Sliced Wasserstein Distance as Scene Semantic Dissimilarity Metric

Md Eimran Hossain Eimon¹ (), Velibor Adzic¹, Hari Kalva¹; ¹Florida Atlantic University

Humans are remarkably good at judging whether two images depict the same scene, even when they differ substantially in appearance, illumination, or viewpoint. Modeling this ability is important for vision science and for evaluating computational vision systems. Many commonly used metrics for image similarity were designed to assess visual fidelity rather than semantic equivalence at the scene level. Measures such as PSNR and SSIM emphasize pixel-wise differences and local structural correspondence, and therefore quantify how closely one image matches another, not whether two images convey the same underlying scene. As a result, these and similar metrics often fail to predict human judgments in tasks that depend on scene semantics. We propose the Sliced Wasserstein Distance (SWD) as a non-learned distribution-based metric for scene semantics dissimilarity. The algorithm samples random projection directions, projects pixel values from the RGB space onto one-dimensional axes, and independently sorts the projected values for each image.

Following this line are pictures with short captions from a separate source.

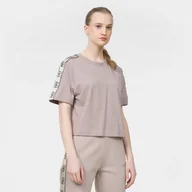 Koszulki sportowe damskie - Damski t-shirt z nadrukiem GUESS BRITNEY CROP TEE - beżowy - miniaturka - grafika 1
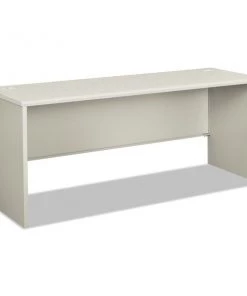 Desk Shell, 72" W, 30" H, Light Gray/Silver, Honeycomb-Core Steel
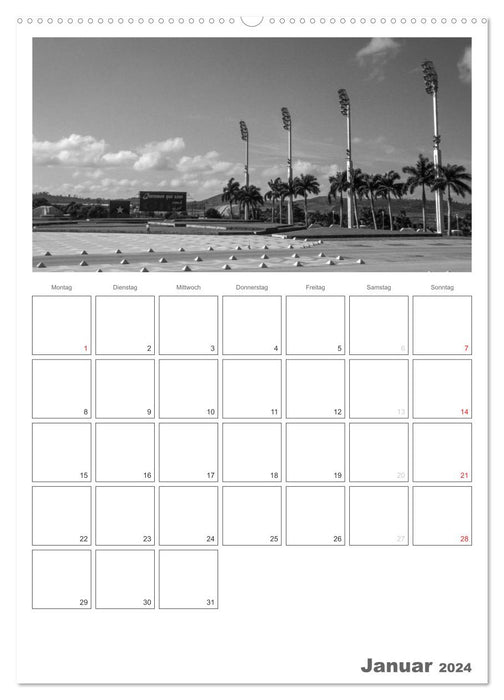 Kuba in Schwarz-Weiß (CALVENDO Premium Wandkalender 2024)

For each projection, the distance is computed as the mean absolute difference between the sorted values, and the final score is obtained by averaging across projections. This yields a permutation-invariant measure that discards spatial layout while retaining global scene statistics. The method is simple, differentiable, and requires no training data. We evaluate SWD on the large-scale NIGHTS dataset for scene semantics dissimilarity. Statistical analysis is conducted with a wide range of classical and advanced benchmark metrics, including PSNR, SSIM, MS-SSIM, CW-SSIM, VIF, VSI, FSIM, GMSD, MAD, NLPD, and LPIPS. SWD achieves the highest accuracy at 69.95%, outperforming LPIPS at 68.92%. In contrast, PSNR and SSIM achieve accuracy of 56.93% and 58.87%, respectively. The results indicate that SWD captures high-level image semantics and more accurately represents scene-level similarity.